"Well, if that's the case, Mawruss," Abe rejoined, "why does Harris Rabin want to sell it? Houses ain't like cloaks and suits, Mawruss, you admit it yourself. We sell goods because we don't get no income by keepin' 'em. If we have our store full with cloaks, Mawruss, and they brought in a good income while they was in here, Mawruss, I wouldn't want to sell 'em, Mawruss; I'd want to keep 'em."
"Sure," Morris replied. "But if the income was only four hundred and fifty dollars a month, and next month you got a daughter what was getting married to Alec Goldwasser, drummer for Klinger & Klein, and you got to give Alec a couple of thousand dollars with her, but you don't have no ready cash, then, Abe, you'd sell them cloaks, and so that's why Harris Rabin wants to sell the house."

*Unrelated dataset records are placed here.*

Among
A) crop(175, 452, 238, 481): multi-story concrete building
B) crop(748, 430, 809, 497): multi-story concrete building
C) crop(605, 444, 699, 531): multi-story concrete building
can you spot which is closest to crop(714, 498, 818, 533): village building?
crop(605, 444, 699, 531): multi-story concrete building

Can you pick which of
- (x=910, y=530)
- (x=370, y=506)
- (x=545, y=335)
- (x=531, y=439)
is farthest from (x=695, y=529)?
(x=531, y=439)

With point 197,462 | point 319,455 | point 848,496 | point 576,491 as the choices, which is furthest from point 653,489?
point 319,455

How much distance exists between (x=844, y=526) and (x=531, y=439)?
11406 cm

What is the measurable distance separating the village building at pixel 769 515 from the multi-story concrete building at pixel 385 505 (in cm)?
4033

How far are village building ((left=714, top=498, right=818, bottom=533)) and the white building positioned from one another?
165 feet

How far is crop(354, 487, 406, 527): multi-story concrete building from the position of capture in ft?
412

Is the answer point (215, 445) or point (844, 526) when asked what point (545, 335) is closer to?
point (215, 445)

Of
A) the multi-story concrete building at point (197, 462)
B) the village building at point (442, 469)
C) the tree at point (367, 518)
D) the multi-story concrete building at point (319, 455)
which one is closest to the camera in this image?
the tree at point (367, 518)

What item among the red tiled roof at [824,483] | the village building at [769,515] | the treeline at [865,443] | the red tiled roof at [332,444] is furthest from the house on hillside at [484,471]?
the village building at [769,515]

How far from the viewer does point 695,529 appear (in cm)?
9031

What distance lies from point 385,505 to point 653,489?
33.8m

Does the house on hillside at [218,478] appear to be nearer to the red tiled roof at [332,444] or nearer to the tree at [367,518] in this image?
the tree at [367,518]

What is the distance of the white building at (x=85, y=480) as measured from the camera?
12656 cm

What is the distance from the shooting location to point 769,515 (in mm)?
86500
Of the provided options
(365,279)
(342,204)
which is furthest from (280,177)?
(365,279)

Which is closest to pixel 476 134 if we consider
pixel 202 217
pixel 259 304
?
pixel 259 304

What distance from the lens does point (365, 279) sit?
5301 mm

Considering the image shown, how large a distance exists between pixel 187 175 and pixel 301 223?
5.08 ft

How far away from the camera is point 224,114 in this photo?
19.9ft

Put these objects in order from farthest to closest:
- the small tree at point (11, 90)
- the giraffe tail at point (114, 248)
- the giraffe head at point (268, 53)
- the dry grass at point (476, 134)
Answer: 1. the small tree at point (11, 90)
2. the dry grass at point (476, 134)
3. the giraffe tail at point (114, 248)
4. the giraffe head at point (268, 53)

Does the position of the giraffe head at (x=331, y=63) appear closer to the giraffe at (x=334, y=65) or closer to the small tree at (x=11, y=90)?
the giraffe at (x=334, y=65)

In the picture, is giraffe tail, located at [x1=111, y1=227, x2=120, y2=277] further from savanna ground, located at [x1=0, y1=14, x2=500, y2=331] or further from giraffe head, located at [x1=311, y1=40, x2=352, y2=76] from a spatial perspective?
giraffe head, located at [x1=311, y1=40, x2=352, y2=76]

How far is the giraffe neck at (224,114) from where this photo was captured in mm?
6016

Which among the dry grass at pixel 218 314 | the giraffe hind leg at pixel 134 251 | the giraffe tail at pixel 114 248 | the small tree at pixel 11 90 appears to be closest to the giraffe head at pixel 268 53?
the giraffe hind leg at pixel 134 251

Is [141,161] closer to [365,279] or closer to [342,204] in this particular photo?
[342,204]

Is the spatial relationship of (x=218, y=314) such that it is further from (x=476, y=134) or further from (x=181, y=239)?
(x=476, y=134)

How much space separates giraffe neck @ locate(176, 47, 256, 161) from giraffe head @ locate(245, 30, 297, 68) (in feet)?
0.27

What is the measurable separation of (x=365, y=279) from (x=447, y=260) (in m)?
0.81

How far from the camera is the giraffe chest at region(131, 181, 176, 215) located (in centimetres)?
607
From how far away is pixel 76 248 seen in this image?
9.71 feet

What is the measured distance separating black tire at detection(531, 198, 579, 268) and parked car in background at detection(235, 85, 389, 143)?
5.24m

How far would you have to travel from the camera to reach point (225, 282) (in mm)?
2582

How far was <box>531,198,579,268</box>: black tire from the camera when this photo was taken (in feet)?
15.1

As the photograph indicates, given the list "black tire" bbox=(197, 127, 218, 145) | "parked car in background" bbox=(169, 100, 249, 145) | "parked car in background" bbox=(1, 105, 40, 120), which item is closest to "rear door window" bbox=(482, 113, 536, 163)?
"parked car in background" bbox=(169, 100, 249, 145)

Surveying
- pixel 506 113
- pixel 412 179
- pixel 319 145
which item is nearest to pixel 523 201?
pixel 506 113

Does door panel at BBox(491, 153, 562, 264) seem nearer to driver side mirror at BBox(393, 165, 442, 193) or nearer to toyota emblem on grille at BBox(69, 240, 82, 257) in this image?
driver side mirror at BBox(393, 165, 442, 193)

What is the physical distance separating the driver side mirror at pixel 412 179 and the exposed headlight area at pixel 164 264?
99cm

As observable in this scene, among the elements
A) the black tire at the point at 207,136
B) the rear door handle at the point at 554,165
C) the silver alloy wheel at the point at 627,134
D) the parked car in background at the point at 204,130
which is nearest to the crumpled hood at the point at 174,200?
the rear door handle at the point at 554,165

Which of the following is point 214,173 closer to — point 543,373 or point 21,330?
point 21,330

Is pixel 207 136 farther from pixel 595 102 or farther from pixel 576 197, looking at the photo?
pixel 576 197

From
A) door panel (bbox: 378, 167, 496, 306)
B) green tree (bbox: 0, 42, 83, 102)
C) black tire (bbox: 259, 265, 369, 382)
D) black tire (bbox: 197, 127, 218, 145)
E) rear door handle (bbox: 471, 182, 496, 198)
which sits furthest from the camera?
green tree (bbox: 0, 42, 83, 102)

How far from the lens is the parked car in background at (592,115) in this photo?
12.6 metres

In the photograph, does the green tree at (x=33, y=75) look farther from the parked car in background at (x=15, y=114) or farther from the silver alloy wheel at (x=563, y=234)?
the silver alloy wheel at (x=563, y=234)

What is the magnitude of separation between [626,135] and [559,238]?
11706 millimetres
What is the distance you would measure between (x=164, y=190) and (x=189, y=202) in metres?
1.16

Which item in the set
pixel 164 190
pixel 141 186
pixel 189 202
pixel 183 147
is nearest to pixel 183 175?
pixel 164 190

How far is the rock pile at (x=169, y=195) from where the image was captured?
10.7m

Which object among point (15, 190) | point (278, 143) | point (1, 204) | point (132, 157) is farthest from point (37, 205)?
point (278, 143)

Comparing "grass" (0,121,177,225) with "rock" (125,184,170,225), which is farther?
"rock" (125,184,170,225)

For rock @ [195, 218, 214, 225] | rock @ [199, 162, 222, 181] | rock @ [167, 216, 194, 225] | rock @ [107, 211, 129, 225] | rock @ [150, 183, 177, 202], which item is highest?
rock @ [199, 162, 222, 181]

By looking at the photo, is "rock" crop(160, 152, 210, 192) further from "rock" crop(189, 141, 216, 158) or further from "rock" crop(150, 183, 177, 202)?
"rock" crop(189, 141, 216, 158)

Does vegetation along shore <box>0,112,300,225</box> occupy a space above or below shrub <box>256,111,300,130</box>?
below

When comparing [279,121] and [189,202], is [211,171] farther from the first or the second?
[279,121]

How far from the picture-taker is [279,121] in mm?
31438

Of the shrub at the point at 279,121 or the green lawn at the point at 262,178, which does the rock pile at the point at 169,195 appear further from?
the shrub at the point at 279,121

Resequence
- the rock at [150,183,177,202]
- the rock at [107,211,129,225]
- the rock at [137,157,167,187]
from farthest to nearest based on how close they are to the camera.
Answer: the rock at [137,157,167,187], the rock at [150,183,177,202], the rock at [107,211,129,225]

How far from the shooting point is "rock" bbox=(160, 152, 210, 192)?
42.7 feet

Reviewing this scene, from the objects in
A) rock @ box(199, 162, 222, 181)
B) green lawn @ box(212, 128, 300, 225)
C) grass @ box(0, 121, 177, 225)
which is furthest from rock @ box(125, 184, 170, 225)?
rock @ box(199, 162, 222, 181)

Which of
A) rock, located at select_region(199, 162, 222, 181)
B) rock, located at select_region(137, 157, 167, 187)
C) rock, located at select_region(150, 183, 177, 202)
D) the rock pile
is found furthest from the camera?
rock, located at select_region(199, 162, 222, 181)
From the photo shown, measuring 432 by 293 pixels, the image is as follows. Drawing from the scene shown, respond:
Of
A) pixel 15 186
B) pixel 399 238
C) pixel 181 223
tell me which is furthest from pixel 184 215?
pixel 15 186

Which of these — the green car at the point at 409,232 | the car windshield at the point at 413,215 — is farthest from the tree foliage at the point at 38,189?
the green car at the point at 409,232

"I want to tell you something, Mawruss," Abe replied. "Harris Rabin could sell a phonograft to a deef-and-dummy. He could sell moving pictures to a home for the blind, Mawruss. He could also sell
anything he wanted to anybody, Mawruss, for you know as well as I do, Mawruss, Harris Rabin is a first-class, A-number-one salesman. And so, if he wants to sell his house so cheap there's lots of real-estaters what know a bargain in houses when they see it. We don't, Mawruss. We ain't real-estaters. We're in the cloak and suit business, and why should Harris Rabin be looking for us to buy his house?"
"He ain't looking for us, Abe," Morris went on. "That's just the point. I was by Harris Rabin's house last night, and I seen no less than three real-estaters there. They all want that house, Abe, and if they want it, why shouldn't we? Ike Magnus makes Harris an offer of forty-eight thousand five hundred while I was sitting there already, but Harris wants forty-nine for it. I bet yer, Abe, we could get it for forty-eight seven-fifty—three thousand cash above the mortgages."
"I suppose, Mawruss, you got three thousand lying loose around your pants' pocket. What?"
"Three thousand to a firm like us is nothing, Abe. I bet yer I could go in and see Feder of the Kosciusko Bank and get it for the asking. We ain't so poor, Abe, but what we can buy a bargain when we see it."
Abe shrugged his shoulders.
"Well, Mawruss, if I got to hear about Harris Rabin's house for the rest of my life, all right. I'm agreeable, Mawruss; only, don't ask me to go to no lawyers' offices nor nothing, Mawruss. There's
enough to do in the store, Mawruss, without both of us loafing around lawyers' offices."